Effect of λ value on the offline error of the proposed method when the change frequency is 500 and there are 10 peaks has been investigated here. The experimental results presented in Table 8 indicate as the value of the parameter λ increases, our method performs better. It has been predictable, because by increasing λ value, the randomness in the movements of the peaks becomes more limited.

Table 8 Effect of λ value on the offline error when the change frequency is 500 and there are 10 peaks

The memory size is the last parameter that should be investigated in our experimentations so as to find out what value is its best option. This parameter plays an important role in effectuality of the proposed method. Figure 9 depicts the proposed method efficacy in terms of the number of peaks when change frequency is 5000 for memory sizes 10, 20, 30, and 40. The best value for memory size is 10 according to these results.

Fig. 9
figure 9

The proposed method efficacy in terms of the number of peaks when change frequency is 5000 for memory sizes 10, 20, 30, and 40

The effect of the population size on performance of the proposed method in terms of average offline errors has been examined in Table 9.
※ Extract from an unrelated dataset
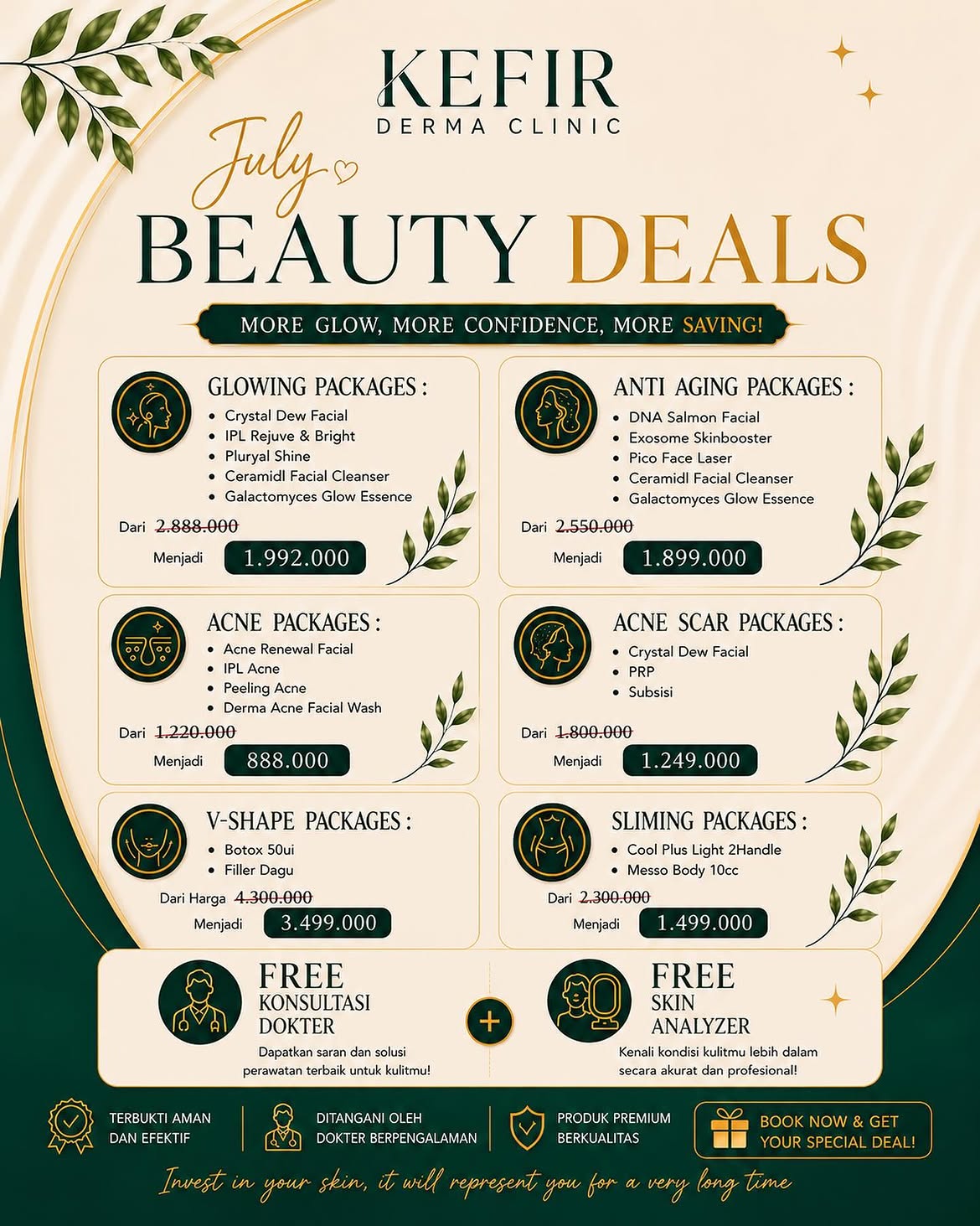 Poster promo July Beauty Festival is Here! 3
Table 9 Average offline error of the proposed method of the proposed method with different population sizes and default parameters

The results presented in Table 9 indicate the best population size is no more than 150 and no less than 50. It can be 100 according to the results of Table 9. Due to two reasons: (a) if the population size is a large value, the algorithm should accomplish many fitness function evaluations in one generation; and (b) if population is very small, then the algorithm exploration is not guaranteed

7 Conclusions and future work

Intelligent optimization algorithms in dynamic environments should be designed in such a way that they could track the optima efficiently. In this article we use a combination of the memory and artificial bee colony algorithm to maintain good solutions. We increase algorithms’ efficiency by clustering of population and memory individuals. We employed an appropriate strategy to maintain diversity in population. We experimentally have shown that the proposed algorithm completely outperforms the state-of-the-art algorithms in terms of convergence speed. Usage of the proposed algorithm with chaos theory can be a good idea for future works.